What to do: Everything from the line with "Which among all of" to the end of the data should be restated word for word, and nothing before it.
━━━━━━━━━━
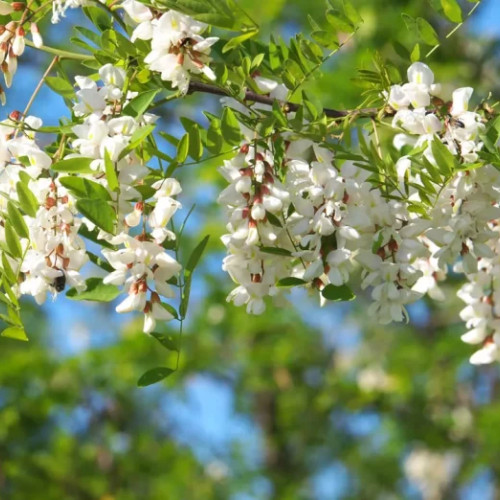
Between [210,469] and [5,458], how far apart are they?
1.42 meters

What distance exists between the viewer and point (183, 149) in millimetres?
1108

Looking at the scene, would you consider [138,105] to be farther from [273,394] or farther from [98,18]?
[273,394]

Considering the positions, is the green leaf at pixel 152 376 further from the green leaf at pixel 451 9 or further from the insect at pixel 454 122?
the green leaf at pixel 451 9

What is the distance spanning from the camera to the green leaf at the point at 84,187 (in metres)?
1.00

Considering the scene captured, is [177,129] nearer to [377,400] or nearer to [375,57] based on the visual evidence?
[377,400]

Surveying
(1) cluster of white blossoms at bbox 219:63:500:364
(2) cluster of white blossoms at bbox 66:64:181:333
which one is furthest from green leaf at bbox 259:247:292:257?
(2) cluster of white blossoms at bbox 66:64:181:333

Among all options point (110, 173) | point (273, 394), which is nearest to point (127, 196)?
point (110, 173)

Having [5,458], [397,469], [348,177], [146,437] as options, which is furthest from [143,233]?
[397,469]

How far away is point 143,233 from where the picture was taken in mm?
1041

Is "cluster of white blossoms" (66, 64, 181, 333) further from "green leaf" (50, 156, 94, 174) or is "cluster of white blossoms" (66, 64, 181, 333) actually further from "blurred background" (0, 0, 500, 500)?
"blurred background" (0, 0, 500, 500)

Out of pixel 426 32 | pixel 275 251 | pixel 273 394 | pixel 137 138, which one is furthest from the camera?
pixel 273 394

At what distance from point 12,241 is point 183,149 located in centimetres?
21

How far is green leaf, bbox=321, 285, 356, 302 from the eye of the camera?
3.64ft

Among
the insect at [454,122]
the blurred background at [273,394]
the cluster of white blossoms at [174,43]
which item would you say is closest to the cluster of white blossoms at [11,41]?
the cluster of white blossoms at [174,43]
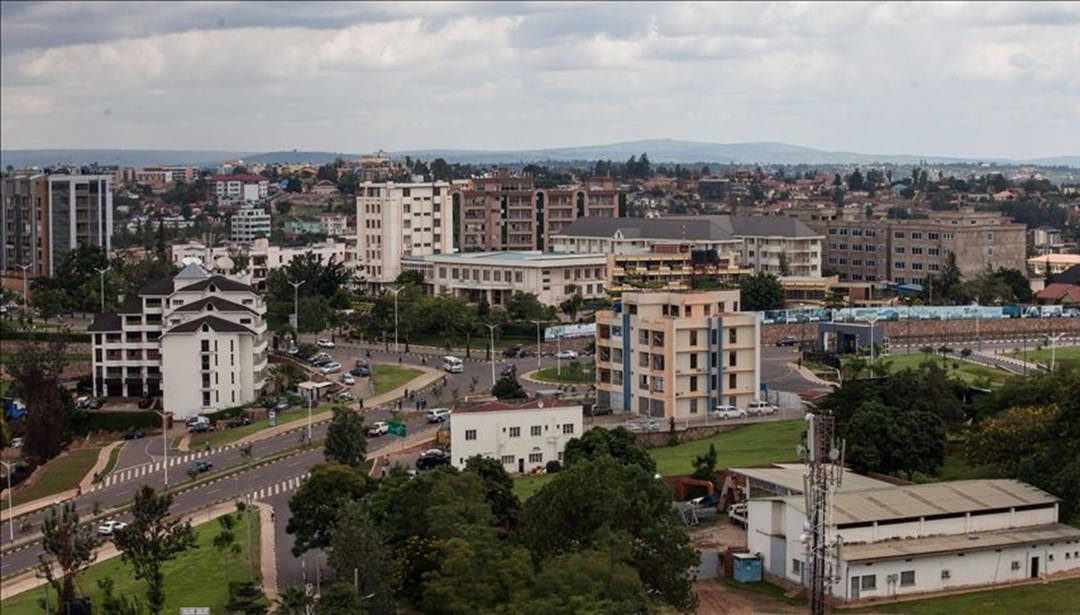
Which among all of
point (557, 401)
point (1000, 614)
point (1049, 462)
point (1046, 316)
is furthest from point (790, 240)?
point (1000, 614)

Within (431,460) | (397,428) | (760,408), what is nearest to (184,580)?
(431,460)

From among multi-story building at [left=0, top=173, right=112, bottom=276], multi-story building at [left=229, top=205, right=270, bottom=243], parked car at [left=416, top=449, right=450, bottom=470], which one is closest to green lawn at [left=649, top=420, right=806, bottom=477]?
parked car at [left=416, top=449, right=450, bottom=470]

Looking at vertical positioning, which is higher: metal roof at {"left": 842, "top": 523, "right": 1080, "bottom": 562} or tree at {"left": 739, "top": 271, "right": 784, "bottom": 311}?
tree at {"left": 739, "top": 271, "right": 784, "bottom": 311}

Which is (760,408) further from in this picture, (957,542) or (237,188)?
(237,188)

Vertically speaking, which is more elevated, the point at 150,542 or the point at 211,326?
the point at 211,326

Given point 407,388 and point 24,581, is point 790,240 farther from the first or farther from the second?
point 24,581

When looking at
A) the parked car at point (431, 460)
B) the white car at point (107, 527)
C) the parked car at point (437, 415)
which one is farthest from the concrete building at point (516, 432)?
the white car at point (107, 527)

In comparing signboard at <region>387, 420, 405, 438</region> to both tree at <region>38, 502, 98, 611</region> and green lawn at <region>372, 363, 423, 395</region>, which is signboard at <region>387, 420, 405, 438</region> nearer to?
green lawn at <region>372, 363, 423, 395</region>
━━━━━━━━━━
Output below:
Which among all of
point (557, 401)
point (1000, 614)
point (1049, 462)
point (1046, 316)
is furthest from point (790, 240)?
point (1000, 614)

Within (431,460) | (397,428) | (760,408), what is nearest to (184,580)?
(431,460)

From among multi-story building at [left=0, top=173, right=112, bottom=276], multi-story building at [left=229, top=205, right=270, bottom=243], parked car at [left=416, top=449, right=450, bottom=470], which one is closest to green lawn at [left=649, top=420, right=806, bottom=477]?
parked car at [left=416, top=449, right=450, bottom=470]

Looking at vertical positioning, which is higher: metal roof at {"left": 842, "top": 523, "right": 1080, "bottom": 562} or tree at {"left": 739, "top": 271, "right": 784, "bottom": 311}?
tree at {"left": 739, "top": 271, "right": 784, "bottom": 311}

Which is (760,408) further from in this picture, (957,542) or (237,188)?
(237,188)

Vertically speaking, which is more elevated, the point at 150,542 or the point at 211,326?
the point at 211,326

Given point 407,388 and point 24,581, is point 790,240 farther from the first or farther from the second?
point 24,581

When looking at
A) the parked car at point (431, 460)
B) the white car at point (107, 527)
C) the parked car at point (437, 415)
which one is farthest from the concrete building at point (516, 432)?
the white car at point (107, 527)

In comparing signboard at <region>387, 420, 405, 438</region> to both tree at <region>38, 502, 98, 611</region> and green lawn at <region>372, 363, 423, 395</region>, which is signboard at <region>387, 420, 405, 438</region> nearer to?
green lawn at <region>372, 363, 423, 395</region>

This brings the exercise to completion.